One of the the most popular murals in Berlin, Nomad‘s Rounded Heads turned the heads of some of Hollywood’s hottest. Stars like Ashton Kutcher, Demi Moore and Salma Hayek all have Nomad’s artworks hanging on their walls. Kutcher was reportedly so into this artist’s work that he invited him to Las Vegas to paint a mural on the roof of Planet Hollywood. The story, although not entirely clear goes like this: Nomad, drawing inspiration from skateboarding, hardcore punk, graffiti, punk, and the grunge movement of the ’80s, was so thrown-back by the hollowness of Hollywood life that he hasn’t painted a mural since.

Today, he lives in Germany, working on smaller works in his studio in Grunewald.


Yellow Man, Os Gêmeos

Where: Kreuzberg

Find it: 10997, Oppelner Street

Early in their careers as artists, Brazilian twins Otavio and Gustavo Pandolfo  – known as “Os Gêmeos“, meaning “the twins”–  found out they were having identical dreams. A conversation sparked the realisation they had both been dreaming about the same yellow-skinned creatures. Soon after, their collaboration was born. Now, they paint the unique, genderless creatures all over the world.


Banksy, Flower Thrower

Where: Mitte

Find it: In the courtyard of what was the Kunsthaus Tacheles (Art House Tacheles) on Oranienburger Street.

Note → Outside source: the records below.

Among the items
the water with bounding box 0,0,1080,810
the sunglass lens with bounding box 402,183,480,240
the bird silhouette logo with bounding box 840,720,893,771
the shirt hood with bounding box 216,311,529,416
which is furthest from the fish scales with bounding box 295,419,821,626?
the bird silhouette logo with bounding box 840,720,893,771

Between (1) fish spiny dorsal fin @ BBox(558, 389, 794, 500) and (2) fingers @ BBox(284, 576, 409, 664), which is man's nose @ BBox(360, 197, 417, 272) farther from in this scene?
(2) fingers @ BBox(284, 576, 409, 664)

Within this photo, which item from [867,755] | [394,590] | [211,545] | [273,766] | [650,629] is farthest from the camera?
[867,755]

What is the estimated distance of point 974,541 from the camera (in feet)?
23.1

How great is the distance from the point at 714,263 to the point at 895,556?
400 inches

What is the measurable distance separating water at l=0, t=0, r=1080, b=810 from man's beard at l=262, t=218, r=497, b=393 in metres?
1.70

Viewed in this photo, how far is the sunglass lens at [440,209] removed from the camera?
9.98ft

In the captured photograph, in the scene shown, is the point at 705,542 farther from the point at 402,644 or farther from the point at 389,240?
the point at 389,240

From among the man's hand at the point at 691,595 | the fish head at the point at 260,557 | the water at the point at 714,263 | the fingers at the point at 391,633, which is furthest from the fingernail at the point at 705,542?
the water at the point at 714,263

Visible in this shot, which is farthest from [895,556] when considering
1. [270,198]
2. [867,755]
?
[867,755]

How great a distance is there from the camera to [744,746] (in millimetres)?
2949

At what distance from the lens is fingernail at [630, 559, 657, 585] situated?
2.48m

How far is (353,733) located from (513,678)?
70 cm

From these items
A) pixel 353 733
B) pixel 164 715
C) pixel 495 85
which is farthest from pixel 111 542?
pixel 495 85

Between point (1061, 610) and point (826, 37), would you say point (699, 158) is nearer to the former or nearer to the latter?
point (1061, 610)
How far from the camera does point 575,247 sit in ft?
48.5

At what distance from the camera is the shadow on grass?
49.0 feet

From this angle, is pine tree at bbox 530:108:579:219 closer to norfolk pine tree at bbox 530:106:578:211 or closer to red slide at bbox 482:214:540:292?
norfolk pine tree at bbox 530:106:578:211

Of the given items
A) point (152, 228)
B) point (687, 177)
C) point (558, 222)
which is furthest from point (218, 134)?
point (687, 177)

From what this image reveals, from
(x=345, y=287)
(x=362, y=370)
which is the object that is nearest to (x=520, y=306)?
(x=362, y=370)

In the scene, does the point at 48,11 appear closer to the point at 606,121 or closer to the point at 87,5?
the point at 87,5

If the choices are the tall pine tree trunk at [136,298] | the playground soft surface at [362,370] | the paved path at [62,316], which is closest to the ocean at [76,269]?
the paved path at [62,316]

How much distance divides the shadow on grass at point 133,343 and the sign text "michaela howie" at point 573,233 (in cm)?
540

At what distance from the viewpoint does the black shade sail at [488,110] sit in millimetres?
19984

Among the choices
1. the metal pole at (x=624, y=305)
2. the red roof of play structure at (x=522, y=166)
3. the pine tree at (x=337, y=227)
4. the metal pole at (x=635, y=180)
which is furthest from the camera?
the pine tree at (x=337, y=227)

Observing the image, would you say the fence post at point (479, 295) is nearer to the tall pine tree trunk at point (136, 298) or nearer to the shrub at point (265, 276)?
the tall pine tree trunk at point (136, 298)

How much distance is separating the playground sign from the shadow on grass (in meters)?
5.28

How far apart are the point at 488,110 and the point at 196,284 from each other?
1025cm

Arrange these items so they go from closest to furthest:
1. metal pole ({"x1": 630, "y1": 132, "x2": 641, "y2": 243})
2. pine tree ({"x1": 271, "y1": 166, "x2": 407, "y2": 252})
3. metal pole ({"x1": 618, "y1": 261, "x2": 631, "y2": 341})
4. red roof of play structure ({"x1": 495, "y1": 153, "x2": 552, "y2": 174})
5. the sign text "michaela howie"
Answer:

Flower Thrower is one of the most recognisable street art pieces by one of the most famous and controversial artists in the world, Banksy. Known for his use of stencils, Banksy has developed an entire art subculture devoted to his works, showing up in locations all over the world at any given moment. Despite many attempts to unmask the artist, his identity is unknown, which adds to the mystery of his works.

This particular piece has been recreated a countless amount of times, on posters, mugs and canvases.